Risk Assessment & Consignment Checking
Once the first scare over conformity assessment certificates had been mollified (notably by @andrewchapman50 on his "Door to Freedom" blog), the story shifted. Customs Authorities undertake risk assessment to target inspections on consignments most likely to fraudulent, criminal or non-compliant. Outside the Single Market, the new scare was that British exports would be seen as a new (and therefore risky) source of imports and would be subject to high rates of inspection.
In fact, even while we are in the EU, consignments are subject to checks based on risks of criminal or fraudulent activity. Imports from outside the Single Market are also assessed for risk of regulatory non-compliance. Currently as an EU member state, British customs authorities inspect just 4% of non-EU imports (mostly paperwork checks with less than 1% requiring physical checks), for imports from countries that are not in regulatory harmonisation and including high-risk sources in Africa & East Asia.

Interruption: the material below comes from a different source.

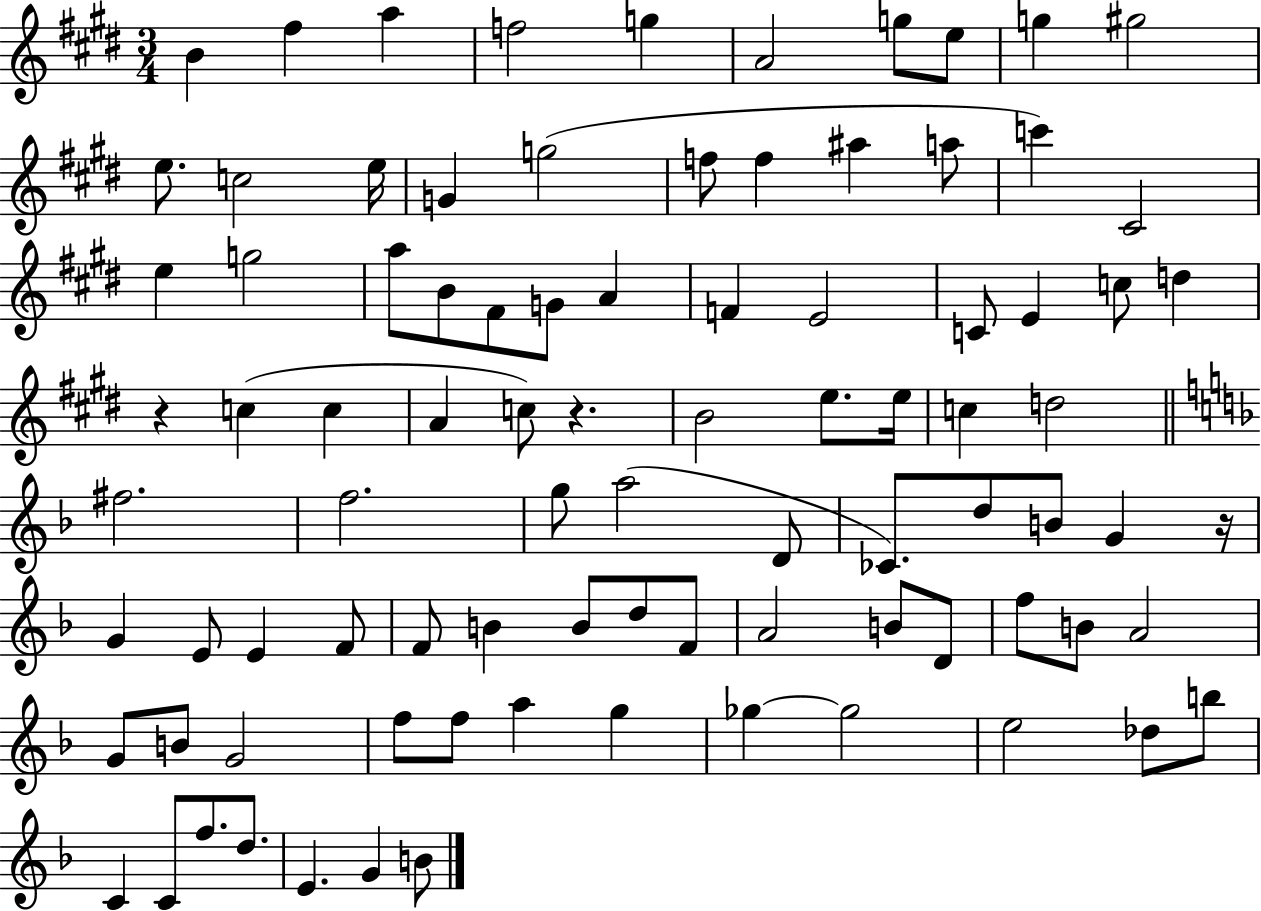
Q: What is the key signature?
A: E major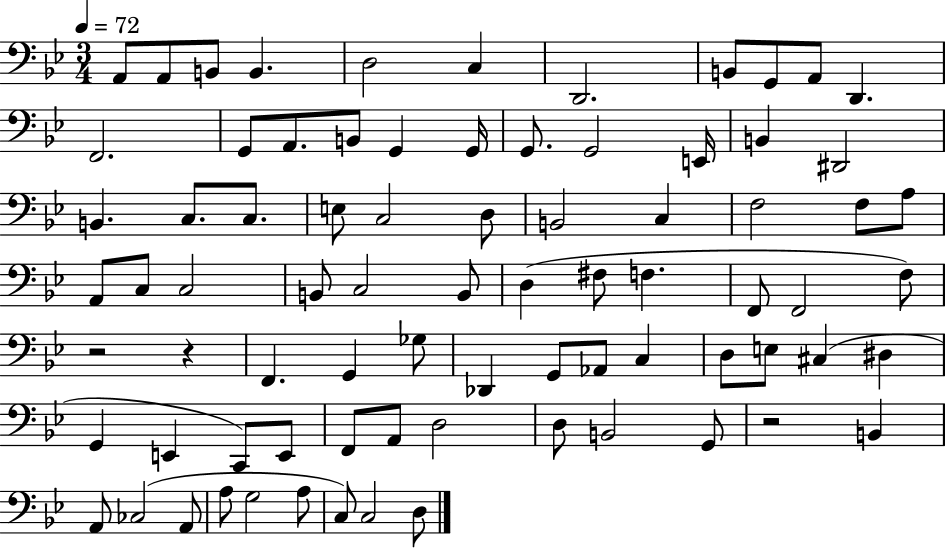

Britain as a third country
For most UK exporters of manufactured goods, the implication of Britain as a third country outside the Single Market, is simply the use of an EU-based "importer". For those sectors requiring third-party certification, CAB's are typically international with links inside the EU.
Some more highly regulated sectors require product registration via an EU-based representative rather than a straightforward "importer". For example: Under REACH regulations, chemical products must be registered through an EU-based "Only Representative" ; Cosmetics products must be registered on the Cosmetic Product Notification Portal via an EU-based "responsible person"; Pharmaceuticals and medicines must be registered with the European Medicines Agency (EMA) via an EU-based "qualified person". But as with the role of "importer", non-EU companies can use a subsidiary or sub-contract relationship with an EU-based operator and many EU-based operators are already geared to provide such services to non-EU manufacturers.
In certain sectors, the EU require that a third country regime of testing and inspection is "equivalent" to the EU's. For example: an equivalence agreement on Sanitary & Phyto-Sanitary measures would allow continued agricultural trade without border inspections (see my previous post); third country legislation and controls for Active Pharmaceutical Ingredient's (API's) must be approved as "equivalent" to the EU regime (Commission Implementing Decision 2013/51/EU).
So some preparation prior to Brexit is required by exporters (in both Britain and the EU). In certain sectors, Britain will need EU agreement - to carry-over existing product registrations or recognise regulatory equivalence. Given the impact on trade in both directions, Britain's existing regulatory equivalence and the EU's commitments to removing trade barriers in various international treaties and it's own treaty, there is no good reason for the EU to refuse - even if the Article 50 talks founder on matters such as the "Brexit Bill" or citizen's rights. Unless as I've said before, you believe the EU to be self-harming, mad and bad.
Beware the catastrophists
So if you come across someone banging on about conformity assessment and EU regulations complaining "Eee lad, there'll be trouble at ports", don't worry too much. It's probably just a grumpy Yorkshireman looking for an audience.